## Stated task
Copy word for word every line of the rows, from the line containing "From the available options" up to and including the final line.

## Given information
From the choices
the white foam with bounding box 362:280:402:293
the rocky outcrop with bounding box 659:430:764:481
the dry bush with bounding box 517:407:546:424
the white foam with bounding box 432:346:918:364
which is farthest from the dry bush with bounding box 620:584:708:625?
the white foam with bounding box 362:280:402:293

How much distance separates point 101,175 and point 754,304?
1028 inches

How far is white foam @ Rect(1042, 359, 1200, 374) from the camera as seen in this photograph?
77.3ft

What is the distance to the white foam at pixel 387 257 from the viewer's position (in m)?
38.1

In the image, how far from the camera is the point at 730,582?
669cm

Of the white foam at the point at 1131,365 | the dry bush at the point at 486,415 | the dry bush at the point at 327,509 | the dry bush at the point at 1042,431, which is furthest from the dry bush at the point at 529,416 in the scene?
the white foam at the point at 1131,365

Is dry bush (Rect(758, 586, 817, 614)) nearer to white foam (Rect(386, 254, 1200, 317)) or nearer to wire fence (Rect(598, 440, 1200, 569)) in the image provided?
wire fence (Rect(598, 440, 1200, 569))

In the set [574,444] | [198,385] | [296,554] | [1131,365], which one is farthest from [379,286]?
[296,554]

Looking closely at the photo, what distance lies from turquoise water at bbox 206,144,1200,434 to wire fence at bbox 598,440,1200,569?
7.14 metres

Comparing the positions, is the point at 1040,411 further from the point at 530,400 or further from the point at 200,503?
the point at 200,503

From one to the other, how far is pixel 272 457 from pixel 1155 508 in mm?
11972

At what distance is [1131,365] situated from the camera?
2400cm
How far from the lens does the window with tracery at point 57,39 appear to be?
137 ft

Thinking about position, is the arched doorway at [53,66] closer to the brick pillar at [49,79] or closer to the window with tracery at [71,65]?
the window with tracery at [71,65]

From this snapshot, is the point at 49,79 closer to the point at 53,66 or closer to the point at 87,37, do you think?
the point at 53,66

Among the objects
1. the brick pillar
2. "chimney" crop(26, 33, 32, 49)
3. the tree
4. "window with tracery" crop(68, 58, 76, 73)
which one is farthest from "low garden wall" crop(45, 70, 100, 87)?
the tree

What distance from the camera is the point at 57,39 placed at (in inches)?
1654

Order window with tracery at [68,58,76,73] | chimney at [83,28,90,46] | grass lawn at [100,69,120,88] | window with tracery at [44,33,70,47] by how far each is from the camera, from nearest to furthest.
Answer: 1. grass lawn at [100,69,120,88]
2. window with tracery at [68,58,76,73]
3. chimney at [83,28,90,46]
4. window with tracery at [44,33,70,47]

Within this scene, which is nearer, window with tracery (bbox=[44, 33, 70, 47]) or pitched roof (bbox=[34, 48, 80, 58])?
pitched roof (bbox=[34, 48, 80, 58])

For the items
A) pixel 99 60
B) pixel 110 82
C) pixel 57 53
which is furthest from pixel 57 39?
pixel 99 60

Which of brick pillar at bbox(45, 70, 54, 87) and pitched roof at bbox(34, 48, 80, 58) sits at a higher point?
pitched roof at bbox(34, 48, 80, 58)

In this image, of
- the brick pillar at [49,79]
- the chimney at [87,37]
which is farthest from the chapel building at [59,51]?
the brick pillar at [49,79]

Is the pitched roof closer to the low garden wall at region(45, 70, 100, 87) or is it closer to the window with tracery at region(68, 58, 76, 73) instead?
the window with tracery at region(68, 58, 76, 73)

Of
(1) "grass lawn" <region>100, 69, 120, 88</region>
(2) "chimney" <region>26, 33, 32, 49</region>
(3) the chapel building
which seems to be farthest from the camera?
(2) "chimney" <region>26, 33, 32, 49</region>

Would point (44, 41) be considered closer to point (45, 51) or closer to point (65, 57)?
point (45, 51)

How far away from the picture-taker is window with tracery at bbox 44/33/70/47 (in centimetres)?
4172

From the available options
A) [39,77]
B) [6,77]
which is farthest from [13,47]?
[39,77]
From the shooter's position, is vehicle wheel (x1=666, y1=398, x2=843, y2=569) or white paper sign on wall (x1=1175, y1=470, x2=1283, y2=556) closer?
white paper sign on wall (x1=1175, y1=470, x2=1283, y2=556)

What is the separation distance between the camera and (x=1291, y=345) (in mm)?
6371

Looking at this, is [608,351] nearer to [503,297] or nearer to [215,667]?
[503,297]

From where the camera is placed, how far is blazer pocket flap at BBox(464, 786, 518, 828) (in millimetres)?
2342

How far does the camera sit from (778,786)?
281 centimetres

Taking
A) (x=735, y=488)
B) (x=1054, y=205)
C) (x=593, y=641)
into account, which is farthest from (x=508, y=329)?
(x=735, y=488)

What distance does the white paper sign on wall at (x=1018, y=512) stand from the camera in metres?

## Result of the task
From the available options
A) [39,77]
B) [6,77]
which is farthest from [13,47]?
[39,77]
From the shooter's position, is vehicle wheel (x1=666, y1=398, x2=843, y2=569) or white paper sign on wall (x1=1175, y1=470, x2=1283, y2=556) closer?
white paper sign on wall (x1=1175, y1=470, x2=1283, y2=556)

What is the separation distance between the camera and (x=1291, y=345) (in mm)?
6371

Looking at this, is [608,351] nearer to [503,297] or nearer to [215,667]?
[503,297]

From where the camera is placed, how far is blazer pocket flap at BBox(464, 786, 518, 828) (in millimetres)?
2342

How far does the camera sit from (778,786)?
281 centimetres

Taking
A) (x=735, y=488)
B) (x=1054, y=205)
C) (x=593, y=641)
into account, which is farthest from (x=508, y=329)?
(x=735, y=488)

What distance does the white paper sign on wall at (x=1018, y=512) stand from the camera in metres?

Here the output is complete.